--- START RECORD EXTRACTS ---

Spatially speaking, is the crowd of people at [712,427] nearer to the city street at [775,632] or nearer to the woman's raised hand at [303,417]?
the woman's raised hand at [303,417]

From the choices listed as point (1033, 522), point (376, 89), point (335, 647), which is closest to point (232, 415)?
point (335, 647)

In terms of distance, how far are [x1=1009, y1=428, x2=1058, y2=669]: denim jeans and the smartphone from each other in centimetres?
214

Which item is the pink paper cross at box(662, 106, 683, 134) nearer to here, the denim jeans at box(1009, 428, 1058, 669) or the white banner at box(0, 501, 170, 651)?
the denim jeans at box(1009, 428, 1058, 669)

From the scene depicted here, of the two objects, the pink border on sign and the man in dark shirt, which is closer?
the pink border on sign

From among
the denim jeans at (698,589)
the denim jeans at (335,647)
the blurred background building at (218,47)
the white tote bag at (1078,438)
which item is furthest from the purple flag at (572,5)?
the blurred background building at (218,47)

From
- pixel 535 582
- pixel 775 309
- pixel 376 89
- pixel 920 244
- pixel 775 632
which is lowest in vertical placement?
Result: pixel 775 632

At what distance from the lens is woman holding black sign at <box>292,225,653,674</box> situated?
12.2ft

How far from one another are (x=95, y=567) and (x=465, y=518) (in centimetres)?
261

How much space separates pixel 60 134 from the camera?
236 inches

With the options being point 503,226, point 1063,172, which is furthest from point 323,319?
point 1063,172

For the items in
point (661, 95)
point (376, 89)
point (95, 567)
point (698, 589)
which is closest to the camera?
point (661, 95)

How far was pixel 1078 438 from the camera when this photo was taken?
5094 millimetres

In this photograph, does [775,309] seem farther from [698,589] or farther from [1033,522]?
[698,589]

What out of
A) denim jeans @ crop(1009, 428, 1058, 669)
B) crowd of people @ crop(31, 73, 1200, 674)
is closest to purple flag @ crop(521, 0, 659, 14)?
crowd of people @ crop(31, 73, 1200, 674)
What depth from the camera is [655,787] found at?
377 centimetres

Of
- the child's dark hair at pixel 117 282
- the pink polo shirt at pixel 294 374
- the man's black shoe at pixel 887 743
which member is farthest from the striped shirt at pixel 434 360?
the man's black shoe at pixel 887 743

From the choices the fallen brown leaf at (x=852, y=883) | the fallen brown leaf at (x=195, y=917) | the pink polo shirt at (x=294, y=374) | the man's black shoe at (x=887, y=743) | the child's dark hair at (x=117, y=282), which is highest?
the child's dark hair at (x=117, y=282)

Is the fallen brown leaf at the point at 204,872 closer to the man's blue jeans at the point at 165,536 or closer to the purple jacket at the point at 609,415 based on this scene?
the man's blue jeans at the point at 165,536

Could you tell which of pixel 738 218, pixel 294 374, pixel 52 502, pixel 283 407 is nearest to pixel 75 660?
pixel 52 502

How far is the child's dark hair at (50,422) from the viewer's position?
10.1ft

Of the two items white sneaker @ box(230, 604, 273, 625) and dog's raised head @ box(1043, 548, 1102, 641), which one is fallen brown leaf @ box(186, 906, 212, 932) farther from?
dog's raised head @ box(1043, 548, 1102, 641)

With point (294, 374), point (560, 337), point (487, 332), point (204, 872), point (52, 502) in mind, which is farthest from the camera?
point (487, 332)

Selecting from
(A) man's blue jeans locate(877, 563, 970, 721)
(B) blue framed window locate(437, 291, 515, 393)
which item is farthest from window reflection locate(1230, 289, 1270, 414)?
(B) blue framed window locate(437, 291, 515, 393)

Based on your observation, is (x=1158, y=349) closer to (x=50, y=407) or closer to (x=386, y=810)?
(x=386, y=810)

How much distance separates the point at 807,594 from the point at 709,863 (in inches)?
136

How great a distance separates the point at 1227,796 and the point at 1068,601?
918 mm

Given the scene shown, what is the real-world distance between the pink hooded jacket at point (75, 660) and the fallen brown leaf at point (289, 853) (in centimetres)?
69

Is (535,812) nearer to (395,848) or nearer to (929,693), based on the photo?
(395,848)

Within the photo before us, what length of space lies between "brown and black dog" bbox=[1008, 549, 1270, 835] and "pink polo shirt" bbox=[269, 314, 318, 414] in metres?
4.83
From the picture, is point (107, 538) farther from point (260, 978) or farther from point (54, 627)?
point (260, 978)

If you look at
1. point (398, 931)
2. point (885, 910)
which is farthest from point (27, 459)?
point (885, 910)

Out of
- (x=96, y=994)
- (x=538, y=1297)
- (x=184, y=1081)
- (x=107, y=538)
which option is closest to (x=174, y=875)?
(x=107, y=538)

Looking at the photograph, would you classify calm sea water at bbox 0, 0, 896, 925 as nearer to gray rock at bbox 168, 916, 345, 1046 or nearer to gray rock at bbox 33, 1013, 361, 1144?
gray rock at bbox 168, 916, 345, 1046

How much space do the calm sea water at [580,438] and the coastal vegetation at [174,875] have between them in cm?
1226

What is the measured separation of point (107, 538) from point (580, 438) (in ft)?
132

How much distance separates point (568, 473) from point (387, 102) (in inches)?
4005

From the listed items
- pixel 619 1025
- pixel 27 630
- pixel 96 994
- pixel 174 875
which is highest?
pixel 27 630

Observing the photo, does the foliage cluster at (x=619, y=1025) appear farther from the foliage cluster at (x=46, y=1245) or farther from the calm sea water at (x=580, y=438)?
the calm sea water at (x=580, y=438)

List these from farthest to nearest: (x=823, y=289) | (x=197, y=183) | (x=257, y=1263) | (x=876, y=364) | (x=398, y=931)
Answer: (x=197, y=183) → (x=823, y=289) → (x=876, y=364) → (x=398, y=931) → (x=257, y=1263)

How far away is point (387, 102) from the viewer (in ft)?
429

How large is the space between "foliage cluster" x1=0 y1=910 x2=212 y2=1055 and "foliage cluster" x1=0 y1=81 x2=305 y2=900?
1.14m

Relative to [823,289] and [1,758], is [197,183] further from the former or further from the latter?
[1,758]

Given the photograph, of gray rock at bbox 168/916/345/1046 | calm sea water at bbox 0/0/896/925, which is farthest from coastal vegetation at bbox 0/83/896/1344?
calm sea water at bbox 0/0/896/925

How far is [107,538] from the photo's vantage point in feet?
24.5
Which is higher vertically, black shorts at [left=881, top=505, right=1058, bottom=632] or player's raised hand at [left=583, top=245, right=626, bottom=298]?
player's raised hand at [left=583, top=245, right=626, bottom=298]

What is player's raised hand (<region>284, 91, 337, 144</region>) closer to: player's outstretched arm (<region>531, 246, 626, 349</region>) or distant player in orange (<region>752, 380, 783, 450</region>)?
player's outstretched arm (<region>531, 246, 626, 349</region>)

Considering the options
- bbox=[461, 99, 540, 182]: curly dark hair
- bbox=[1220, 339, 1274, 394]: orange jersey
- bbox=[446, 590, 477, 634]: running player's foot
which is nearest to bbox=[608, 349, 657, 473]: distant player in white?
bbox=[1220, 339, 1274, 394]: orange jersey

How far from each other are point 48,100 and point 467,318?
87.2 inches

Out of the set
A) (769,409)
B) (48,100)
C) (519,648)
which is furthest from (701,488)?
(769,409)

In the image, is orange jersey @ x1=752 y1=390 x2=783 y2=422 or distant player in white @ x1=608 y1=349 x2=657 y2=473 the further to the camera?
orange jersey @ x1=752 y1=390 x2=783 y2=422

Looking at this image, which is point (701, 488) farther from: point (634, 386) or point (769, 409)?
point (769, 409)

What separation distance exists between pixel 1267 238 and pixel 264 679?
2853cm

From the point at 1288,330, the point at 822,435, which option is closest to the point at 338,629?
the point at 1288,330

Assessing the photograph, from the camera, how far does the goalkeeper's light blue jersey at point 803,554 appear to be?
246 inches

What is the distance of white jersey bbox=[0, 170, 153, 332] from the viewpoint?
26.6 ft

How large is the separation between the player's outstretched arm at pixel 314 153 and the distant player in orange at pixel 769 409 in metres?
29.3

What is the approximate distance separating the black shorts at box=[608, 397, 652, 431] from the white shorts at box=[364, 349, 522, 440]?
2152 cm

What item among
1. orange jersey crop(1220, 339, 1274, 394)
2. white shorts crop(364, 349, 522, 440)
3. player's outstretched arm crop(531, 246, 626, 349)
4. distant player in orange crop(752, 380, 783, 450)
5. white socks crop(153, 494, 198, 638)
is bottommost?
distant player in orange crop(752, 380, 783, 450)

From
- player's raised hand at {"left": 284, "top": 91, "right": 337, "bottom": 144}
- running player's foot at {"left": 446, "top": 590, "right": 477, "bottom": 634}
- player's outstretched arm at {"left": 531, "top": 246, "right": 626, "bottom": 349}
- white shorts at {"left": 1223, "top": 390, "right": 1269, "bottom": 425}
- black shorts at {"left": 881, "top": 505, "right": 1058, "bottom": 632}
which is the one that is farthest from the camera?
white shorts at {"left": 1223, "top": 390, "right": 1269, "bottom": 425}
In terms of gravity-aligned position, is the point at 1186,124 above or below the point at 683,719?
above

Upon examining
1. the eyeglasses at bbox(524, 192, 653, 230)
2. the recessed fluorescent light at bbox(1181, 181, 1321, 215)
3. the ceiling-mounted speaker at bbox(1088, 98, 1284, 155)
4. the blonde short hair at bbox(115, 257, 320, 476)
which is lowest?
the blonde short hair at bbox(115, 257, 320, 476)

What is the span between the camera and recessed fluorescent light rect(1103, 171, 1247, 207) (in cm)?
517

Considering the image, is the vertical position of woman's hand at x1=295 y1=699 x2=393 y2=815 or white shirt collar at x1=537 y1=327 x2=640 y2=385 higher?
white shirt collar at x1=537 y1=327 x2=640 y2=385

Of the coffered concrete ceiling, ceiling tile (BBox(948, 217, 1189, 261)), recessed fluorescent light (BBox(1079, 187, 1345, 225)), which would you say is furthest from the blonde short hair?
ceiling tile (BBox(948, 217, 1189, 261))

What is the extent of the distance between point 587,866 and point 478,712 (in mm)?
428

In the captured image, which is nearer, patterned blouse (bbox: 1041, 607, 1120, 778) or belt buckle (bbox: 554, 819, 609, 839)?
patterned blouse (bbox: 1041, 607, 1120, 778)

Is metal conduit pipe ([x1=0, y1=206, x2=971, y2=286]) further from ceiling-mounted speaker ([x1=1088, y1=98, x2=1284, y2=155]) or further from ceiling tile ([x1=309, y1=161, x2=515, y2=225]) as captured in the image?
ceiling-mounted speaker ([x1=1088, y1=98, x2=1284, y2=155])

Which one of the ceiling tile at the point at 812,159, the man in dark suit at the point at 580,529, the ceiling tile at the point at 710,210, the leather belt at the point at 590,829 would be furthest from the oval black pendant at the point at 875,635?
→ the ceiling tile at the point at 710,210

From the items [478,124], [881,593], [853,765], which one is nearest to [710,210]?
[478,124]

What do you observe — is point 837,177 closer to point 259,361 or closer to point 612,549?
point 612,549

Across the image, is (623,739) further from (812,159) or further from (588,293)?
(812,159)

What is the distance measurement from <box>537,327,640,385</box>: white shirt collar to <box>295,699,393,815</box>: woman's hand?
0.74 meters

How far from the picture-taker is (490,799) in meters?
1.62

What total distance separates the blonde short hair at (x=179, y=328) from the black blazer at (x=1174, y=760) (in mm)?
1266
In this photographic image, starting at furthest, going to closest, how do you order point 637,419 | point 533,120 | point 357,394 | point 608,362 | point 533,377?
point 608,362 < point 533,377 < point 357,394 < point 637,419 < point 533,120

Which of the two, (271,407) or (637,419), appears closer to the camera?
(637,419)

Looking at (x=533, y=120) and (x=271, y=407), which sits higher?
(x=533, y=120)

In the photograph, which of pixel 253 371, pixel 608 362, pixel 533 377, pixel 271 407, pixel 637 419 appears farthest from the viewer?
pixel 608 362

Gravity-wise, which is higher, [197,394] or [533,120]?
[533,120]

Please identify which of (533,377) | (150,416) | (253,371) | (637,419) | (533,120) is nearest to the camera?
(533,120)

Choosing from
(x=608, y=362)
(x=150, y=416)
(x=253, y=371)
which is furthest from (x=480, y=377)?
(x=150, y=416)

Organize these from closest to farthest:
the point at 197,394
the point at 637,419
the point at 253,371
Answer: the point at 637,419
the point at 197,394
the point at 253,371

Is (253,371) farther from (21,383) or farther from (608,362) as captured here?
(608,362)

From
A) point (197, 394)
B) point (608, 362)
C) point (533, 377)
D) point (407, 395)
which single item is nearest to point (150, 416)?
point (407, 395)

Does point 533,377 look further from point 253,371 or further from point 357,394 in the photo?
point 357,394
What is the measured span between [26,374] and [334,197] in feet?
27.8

--- END RECORD EXTRACTS ---

■ **WHAT IS EXPECTED**
Recast the stretch of the records from the line containing "Does point 533,377" through the end of the records as a numbered list, leaving out any blank lines.

■ **EXPECTED OUTPUT**
1. Does point 533,377 look further from point 253,371 or further from point 357,394 in the photo?
2. point 357,394
3. What is the measured span between [26,374] and [334,197] in feet?
4. 27.8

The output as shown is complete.